Questions remain too about the behaviour of the former Financial Regulator who allowed these practices to happen. I cannot fathom why he did nothing to prevent them. It is hard to understand what was going through his mind at the time. To some extent we all live in bubbles, but he must have been living on a different planet. People who hold positions of authority, such as chairmen and chief executives, have a responsibility to behave openly and honestly to serve best the interests of the people they have been appointed to serve. Unfortunately, as the lessons of recent months have shown, people cannot always be trusted not to abuse the faith placed in them. There are people in every walk of life who betray the trust placed in them. We must put in place legislation and systems to ensure that people comply with regulations and standards.

While it is regrettable that those measures were not introduced previously, this Bill will ensure that the stakeholders will be protected from the practices that became known last year. It sends out the message loud and clear that Ireland is deeply committed to holding companies and their directors to account. It ensures that disclosure in company accounts of loans to directors of companies that are licensed banks will be treated in the same way as those in non-banking companies. All loans above the minimum threshold to each individual named director must be disclosed separately in the annual accounts as opposed to an aggregate format. The maximum sum outstanding during the year will be disclosed, not simply the sum outstanding at the end of the financial year. It will also be an offence for companies, including banks, and their directors, not to comply with the disclosure provisions in the companies Acts regarding loans to directors and connected persons and regarding the material interests of directors in company contracts.

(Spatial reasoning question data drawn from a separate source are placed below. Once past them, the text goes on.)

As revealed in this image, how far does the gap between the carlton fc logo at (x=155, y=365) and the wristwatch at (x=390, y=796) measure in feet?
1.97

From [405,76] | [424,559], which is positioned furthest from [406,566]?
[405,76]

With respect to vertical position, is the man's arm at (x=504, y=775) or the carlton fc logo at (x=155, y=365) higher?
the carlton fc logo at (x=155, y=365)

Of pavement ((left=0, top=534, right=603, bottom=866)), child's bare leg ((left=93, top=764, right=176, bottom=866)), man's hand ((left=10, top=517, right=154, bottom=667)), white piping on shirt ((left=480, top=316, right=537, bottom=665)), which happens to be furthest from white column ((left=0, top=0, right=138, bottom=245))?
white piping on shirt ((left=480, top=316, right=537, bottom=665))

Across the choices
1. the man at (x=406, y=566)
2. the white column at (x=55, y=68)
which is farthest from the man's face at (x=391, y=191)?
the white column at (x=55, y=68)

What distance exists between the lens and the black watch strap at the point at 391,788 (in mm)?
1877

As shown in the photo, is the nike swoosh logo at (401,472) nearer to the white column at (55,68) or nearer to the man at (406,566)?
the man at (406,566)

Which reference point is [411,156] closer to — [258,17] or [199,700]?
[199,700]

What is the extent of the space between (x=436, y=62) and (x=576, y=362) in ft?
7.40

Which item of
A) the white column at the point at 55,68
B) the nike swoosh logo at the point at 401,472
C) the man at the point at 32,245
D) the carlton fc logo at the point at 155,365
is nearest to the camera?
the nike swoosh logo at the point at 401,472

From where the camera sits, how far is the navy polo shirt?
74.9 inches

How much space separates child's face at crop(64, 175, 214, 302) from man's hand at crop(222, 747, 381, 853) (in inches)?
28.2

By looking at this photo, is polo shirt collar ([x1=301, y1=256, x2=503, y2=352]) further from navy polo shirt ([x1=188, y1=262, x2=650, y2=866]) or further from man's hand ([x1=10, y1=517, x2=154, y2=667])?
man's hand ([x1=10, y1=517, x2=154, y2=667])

I also warmly welcome the increased powers afforded to the Director of Corporate Enforcement, including the greater powers to enter premises and seize documents. In respect of the operations of Anglo Irish Bank, I am concerned that action must be taken as soon as the alarm bells ring. The enforcement officers must act straightaway. There should be no time lag. There is concern that there was a gap between the ringing of the alarm bells and the entry into the property. The power to seize documents will enhance and assist in the investigation of malpractice.

I commend the Minister and her staff on their work on this Bill which will go a long way to restoring Ireland's reputation and reassure people not just here, but internationally that Ireland is a safe and trustworthy place to do business.